◆ Page excerpt:
※ ※ ※

When the County SOAR ordinance was passed in 2016, the voters were assured through glossy mailers that the purpose was to “save agriculture” and many were convinced it would be helpful for farmers. But now that the no-growth mandate has been adopted until 2050 countywide, we are seeing less recognition and support for solutions from elected officials on the issues farmers face in the County.
Farming and ranching have become significantly more challenging in Ventura County in the last 10 years as growers and grazers have experienced higher labor, water, and regulatory costs. In addition, the industry has been facing cyclical droughts, frost, heat waves, shrinking water resources and in the last year the catastrophic destruction of crops and forage land in the Thomas, Hill and Woolsey fires.

※ ※ ※

◆ Dataset excerpt:
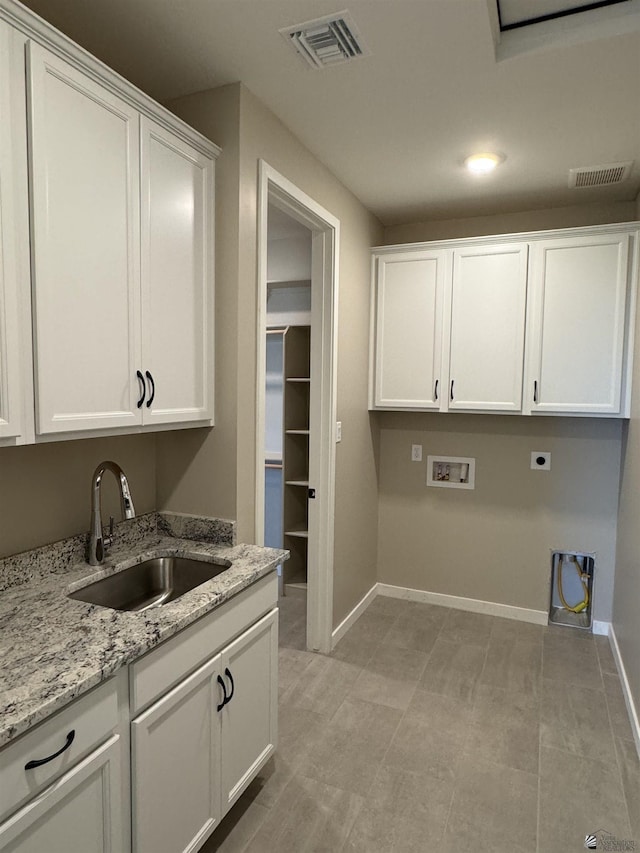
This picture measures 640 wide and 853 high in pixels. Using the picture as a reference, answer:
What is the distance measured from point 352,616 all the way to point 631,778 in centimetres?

※ ※ ※

◆ Exercise tasks:
1/ According to the passage on Ventura County farming, until what year has the no-growth mandate been adopted countywide?
2/ From the passage on Ventura County farming, repeat the part that opens with the words containing "Farming and ranching" and closes with "and Woolsey fires.".
The material above stands apart from the passage on Ventura County farming.

◆ Results for each task:
1/ 2050

2/
Farming and ranching have become significantly more challenging in Ventura County in the last 10 years as growers and grazers have experienced higher labor, water, and regulatory costs. In addition, the industry has been facing cyclical droughts, frost, heat waves, shrinking water resources and in the last year the catastrophic destruction of crops and forage land in the Thomas, Hill and Woolsey fires.